Throughout most of its history, Chevrolet has made the right moves at the right time. To follow the Stovebolt, division general manager William "Big Bill" Knudsen and GM design director Harley Earl cooked up an elegant line of Cadillac-style cars for 1929-32. The 1930-31 line comprised a single series offering roadsters for two or four passengers, a phaeton, three coupes, and two sedans. Prices were attractively low: $495-$685.
The 1930-33 Chevys carried a different series name each year: in order, Universal, Independence, Confederate, then Eagle (deluxe) and Mercury (standard). This practice was ended for 1934, when models were grouped into Master and Standard lines. Master tacked on the "DeLuxe" handle for '35, and Standards became Masters for 1937-39.
Chevy styling in these years evolved along the lines of costlier GM cars. The '33s, with their skirted fenders and graceful lines, were perhaps the most-attractive Chevrolets of the decade. Body styles proliferated, and by 1932 included such exotics as a $625 landau phaeton.
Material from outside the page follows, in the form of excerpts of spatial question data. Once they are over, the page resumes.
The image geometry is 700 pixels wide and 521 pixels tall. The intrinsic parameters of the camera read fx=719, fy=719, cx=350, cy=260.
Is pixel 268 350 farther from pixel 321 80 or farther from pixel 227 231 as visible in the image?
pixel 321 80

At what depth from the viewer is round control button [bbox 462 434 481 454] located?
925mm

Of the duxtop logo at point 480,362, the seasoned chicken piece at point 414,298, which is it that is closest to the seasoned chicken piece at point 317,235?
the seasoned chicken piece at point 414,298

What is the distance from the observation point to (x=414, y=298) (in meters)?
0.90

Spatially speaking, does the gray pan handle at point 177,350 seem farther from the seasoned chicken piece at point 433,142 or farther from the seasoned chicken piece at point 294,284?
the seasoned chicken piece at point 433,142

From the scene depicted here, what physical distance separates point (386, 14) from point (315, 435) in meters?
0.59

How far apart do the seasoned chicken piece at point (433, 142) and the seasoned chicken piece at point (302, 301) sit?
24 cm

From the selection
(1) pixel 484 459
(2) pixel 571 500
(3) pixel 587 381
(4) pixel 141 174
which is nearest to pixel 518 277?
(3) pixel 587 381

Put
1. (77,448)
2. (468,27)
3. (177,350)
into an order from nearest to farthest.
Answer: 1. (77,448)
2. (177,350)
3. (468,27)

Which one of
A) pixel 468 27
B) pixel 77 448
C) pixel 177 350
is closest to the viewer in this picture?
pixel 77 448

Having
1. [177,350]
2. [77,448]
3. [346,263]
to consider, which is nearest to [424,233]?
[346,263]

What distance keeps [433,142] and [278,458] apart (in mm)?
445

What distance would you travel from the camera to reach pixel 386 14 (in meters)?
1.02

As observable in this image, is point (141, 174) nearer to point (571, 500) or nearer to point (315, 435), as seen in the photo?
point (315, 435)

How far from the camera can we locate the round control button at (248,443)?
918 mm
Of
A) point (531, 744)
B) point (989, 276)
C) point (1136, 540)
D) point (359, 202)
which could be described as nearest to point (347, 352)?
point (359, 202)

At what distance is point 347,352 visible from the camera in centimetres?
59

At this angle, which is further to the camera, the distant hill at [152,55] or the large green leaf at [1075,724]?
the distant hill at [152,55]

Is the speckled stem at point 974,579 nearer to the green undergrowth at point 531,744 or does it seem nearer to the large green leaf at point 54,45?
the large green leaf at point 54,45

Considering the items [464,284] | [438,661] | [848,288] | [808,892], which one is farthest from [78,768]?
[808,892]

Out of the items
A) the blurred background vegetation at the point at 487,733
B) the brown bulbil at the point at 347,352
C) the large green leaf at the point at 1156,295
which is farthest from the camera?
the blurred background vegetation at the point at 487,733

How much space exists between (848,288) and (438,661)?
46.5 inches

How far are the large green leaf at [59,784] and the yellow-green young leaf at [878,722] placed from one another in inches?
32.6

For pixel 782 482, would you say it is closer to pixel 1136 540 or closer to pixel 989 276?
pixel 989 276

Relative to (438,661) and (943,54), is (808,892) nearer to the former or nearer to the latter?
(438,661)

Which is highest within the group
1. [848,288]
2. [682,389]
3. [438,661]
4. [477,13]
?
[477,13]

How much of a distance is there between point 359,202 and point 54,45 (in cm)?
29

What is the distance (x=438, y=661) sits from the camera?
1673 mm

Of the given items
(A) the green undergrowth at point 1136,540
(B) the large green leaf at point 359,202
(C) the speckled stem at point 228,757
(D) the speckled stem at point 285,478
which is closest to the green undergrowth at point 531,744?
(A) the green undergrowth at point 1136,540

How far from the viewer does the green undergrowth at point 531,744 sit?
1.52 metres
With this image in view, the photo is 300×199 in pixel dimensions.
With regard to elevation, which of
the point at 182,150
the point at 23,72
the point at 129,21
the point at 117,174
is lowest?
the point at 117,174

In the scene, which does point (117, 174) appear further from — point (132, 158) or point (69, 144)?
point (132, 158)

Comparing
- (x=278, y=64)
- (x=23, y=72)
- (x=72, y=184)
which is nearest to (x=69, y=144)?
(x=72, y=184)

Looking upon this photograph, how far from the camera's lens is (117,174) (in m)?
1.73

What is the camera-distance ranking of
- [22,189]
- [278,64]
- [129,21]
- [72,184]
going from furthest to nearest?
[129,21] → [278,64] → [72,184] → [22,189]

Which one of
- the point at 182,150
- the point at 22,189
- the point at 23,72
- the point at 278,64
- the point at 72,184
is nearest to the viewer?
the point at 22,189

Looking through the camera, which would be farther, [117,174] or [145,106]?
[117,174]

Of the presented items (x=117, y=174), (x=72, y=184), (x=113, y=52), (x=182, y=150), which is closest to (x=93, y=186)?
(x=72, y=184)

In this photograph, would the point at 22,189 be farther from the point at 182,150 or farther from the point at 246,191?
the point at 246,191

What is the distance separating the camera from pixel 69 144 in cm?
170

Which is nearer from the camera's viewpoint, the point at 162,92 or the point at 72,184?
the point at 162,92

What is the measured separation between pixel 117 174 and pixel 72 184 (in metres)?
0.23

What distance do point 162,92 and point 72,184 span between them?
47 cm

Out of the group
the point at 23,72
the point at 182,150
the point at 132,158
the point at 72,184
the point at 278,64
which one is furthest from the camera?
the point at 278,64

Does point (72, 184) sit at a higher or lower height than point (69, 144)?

The 1933 Eagles offered many features designed to win buyers from Ford: a Fisher body with "No-Draft Ventilation" front-door ventwing windows, airplane-type instruments, Cadillac-style hood doors, a cowl vent, synchromesh transmission, selective free-wheeling, safety plate glass, adjustable driver's seat, even an octane selector.
Many of these also appeared on the standard Mercury models. Wheelbases gradually lengthened, going from 1930's 107 inches to 109 for 1931-32, then to 107/110 for the '33 Mercury/Eagle; the '34 Master/Standard split 112/107.
Chevy fared well in this period despite the prevailing Depression. Production outpaced Ford's each year in 1931-33, bottoming to 313,000 units for '32, but recovering to 486,000 for '33. Volume then soared to nearly a million by 1936, though Ford was nearer.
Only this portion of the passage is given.